In which the Master is haunted by visions of the past

by Udbsken



Category: Doctor Who (2005)
Genre: Canon Divergent
Language: English
Status: Completed
Published: 2020-12-18
Updated: 2020-12-18
Packaged: 2021-03-11 02:13:48
Rating: General Audiences
Warnings: No Archive Warnings Apply
Chapters: 1
Words: 3,653
Publisher: archiveofourown.org
Story URL: https://archiveofourown.org/works/28147401
Author URL: https://archiveofourown.org/users/Udbsken/pseuds/Udbsken
Summary: The Master had to put up with a lot in the 70 years it spent him to get back to 13, but having everyone on Earth turn into a copy of his embarrassing past self is more than he can deal with. Out of options, he’s forced to turn to a younger Doctor for help to get rid of them all
Relationships: Tenth Doctor/The Master (Simm), The Doctor/The Master (Doctor Who), Thirteenth Doctor/The Master (Dhawan)
Kudos: 32





	In which the Master is haunted by visions of the past

**Author's Note:**

> I wrote this on the bus and haven’t fact checked it so this is based on my no doubt not very accurate memory of how these episodes went. If that bothers you this is probably going to be an irritating read

It had been a pretty good day until the Doctor got a psychic message in his head. Well, actually “good” may have been a bit of an overstatement, considering that all of humanity had been wiped out, he was orbiting in a shuttle around earth with little hope of ever landing safely, he was scheduled to die in the next few days and it was one in the morning and the Doctor was thoroughly sleep deprived. Nevertheless, he wasn’t overly keen to add something else to that list. 

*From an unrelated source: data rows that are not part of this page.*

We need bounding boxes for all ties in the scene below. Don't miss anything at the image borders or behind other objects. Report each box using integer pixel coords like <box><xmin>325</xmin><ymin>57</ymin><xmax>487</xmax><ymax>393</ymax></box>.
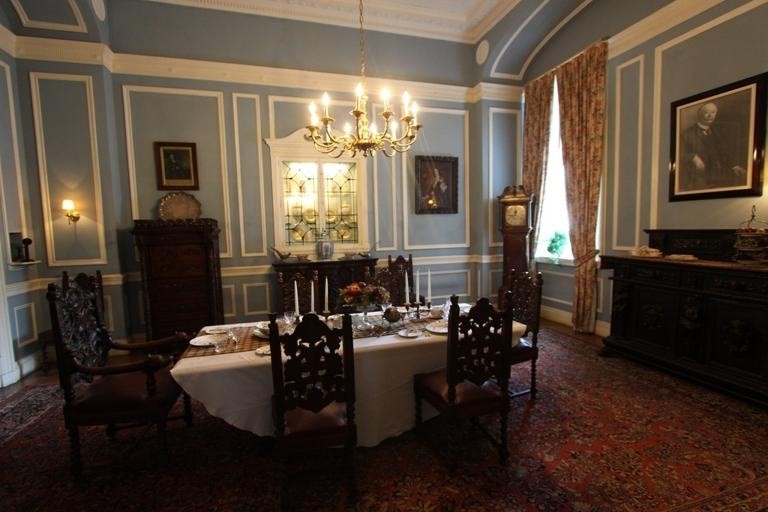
<box><xmin>696</xmin><ymin>124</ymin><xmax>713</xmax><ymax>136</ymax></box>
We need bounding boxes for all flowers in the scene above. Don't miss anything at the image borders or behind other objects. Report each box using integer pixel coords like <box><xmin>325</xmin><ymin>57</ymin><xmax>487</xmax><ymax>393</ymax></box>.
<box><xmin>338</xmin><ymin>281</ymin><xmax>389</xmax><ymax>313</ymax></box>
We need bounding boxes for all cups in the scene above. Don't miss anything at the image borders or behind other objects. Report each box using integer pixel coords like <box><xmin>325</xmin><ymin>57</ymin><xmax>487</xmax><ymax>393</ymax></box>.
<box><xmin>317</xmin><ymin>239</ymin><xmax>334</xmax><ymax>259</ymax></box>
<box><xmin>283</xmin><ymin>311</ymin><xmax>297</xmax><ymax>327</ymax></box>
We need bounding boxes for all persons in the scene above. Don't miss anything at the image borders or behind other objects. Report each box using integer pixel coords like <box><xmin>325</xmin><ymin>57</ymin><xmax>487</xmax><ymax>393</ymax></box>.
<box><xmin>679</xmin><ymin>101</ymin><xmax>747</xmax><ymax>190</ymax></box>
<box><xmin>421</xmin><ymin>167</ymin><xmax>450</xmax><ymax>210</ymax></box>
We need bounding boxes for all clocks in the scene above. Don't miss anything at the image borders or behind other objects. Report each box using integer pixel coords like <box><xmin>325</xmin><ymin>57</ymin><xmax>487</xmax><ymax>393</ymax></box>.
<box><xmin>496</xmin><ymin>183</ymin><xmax>538</xmax><ymax>313</ymax></box>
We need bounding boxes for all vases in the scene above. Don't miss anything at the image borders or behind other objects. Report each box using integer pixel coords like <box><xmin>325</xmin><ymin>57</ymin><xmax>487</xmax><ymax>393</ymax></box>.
<box><xmin>355</xmin><ymin>302</ymin><xmax>375</xmax><ymax>332</ymax></box>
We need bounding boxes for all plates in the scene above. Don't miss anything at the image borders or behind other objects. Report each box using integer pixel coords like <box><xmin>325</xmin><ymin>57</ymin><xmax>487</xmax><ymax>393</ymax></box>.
<box><xmin>253</xmin><ymin>329</ymin><xmax>268</xmax><ymax>338</ymax></box>
<box><xmin>425</xmin><ymin>320</ymin><xmax>448</xmax><ymax>333</ymax></box>
<box><xmin>255</xmin><ymin>319</ymin><xmax>272</xmax><ymax>332</ymax></box>
<box><xmin>157</xmin><ymin>192</ymin><xmax>202</xmax><ymax>222</ymax></box>
<box><xmin>394</xmin><ymin>306</ymin><xmax>412</xmax><ymax>314</ymax></box>
<box><xmin>255</xmin><ymin>343</ymin><xmax>271</xmax><ymax>355</ymax></box>
<box><xmin>397</xmin><ymin>328</ymin><xmax>423</xmax><ymax>338</ymax></box>
<box><xmin>664</xmin><ymin>255</ymin><xmax>697</xmax><ymax>261</ymax></box>
<box><xmin>631</xmin><ymin>252</ymin><xmax>661</xmax><ymax>258</ymax></box>
<box><xmin>203</xmin><ymin>324</ymin><xmax>232</xmax><ymax>334</ymax></box>
<box><xmin>190</xmin><ymin>333</ymin><xmax>229</xmax><ymax>348</ymax></box>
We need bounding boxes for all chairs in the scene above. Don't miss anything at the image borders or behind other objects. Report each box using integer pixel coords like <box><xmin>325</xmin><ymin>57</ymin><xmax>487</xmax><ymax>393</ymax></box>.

“Doc - Doctor, are you alright?” Wilf said, reminding the Doctor that he was still sitting next to him.

“Yeah, perfectly fine. Just a little telepathic communication.” the Doctor said, trying to not worry him.

In hindsight that was probably a long shot, considering every one of his family and friends had been turned into a lunatic within the last twenty four hours.

“Is that a normal thing for aliens?” Wilf said with a half laugh.

The Doctor smiled at him. He had missed being around humans since he’d put a ban on them. It was grounding; it stopped him from elevating himself too high above the rest of the universe. 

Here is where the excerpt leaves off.